● Instruction:
Copy the lines below word for word, all of them, omitting the pictures.

=== Input records ===

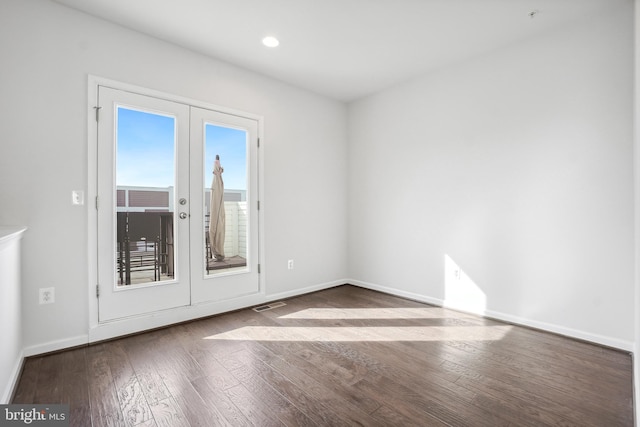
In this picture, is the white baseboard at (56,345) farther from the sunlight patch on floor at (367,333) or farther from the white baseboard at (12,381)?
the sunlight patch on floor at (367,333)

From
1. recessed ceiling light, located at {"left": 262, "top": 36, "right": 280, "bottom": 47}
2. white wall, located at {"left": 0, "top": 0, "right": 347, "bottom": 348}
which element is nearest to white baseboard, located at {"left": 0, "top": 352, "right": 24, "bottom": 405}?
white wall, located at {"left": 0, "top": 0, "right": 347, "bottom": 348}

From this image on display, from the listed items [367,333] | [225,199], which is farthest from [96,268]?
[367,333]

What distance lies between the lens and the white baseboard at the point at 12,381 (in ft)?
5.47

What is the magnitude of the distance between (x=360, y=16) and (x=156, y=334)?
10.8 ft

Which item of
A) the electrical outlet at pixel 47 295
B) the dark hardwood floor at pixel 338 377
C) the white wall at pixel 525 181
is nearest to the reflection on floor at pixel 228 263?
the dark hardwood floor at pixel 338 377

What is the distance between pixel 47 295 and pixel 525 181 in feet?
13.7

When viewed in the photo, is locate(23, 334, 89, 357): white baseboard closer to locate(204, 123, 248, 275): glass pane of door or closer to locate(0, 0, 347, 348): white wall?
locate(0, 0, 347, 348): white wall

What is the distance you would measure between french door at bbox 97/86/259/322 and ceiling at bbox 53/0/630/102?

===

● Written answer:
In this picture, is the white baseboard at (56,345) farther from the sunlight patch on floor at (367,333) or farther from the white baseboard at (12,381)?
the sunlight patch on floor at (367,333)

From
1. recessed ceiling light, located at {"left": 262, "top": 36, "right": 280, "bottom": 47}
2. white wall, located at {"left": 0, "top": 0, "right": 347, "bottom": 348}
which element is nearest to white baseboard, located at {"left": 0, "top": 352, "right": 24, "bottom": 405}?
white wall, located at {"left": 0, "top": 0, "right": 347, "bottom": 348}

From this image on display, from the listed items [367,333] | [225,199], which is farthest from [96,268]?
[367,333]

What distance lies between the lens and the white baseboard at the point at 12,381 (in ft)?
5.47

What is the magnitude of the distance between (x=360, y=16) and (x=156, y=334)?
10.8 ft

Which item of
A) the electrical outlet at pixel 47 295
B) the dark hardwood floor at pixel 338 377
C) the white wall at pixel 525 181
is nearest to the reflection on floor at pixel 228 263?
the dark hardwood floor at pixel 338 377

What is the distance between pixel 47 295 and pixel 525 181 in feet?
13.7

When viewed in the photo, is locate(23, 334, 89, 357): white baseboard closer to locate(204, 123, 248, 275): glass pane of door or closer to locate(0, 0, 347, 348): white wall?
locate(0, 0, 347, 348): white wall

What is the distance you would measure between french door at bbox 97/86/259/322 and ceiling at bbox 53/0/630/102?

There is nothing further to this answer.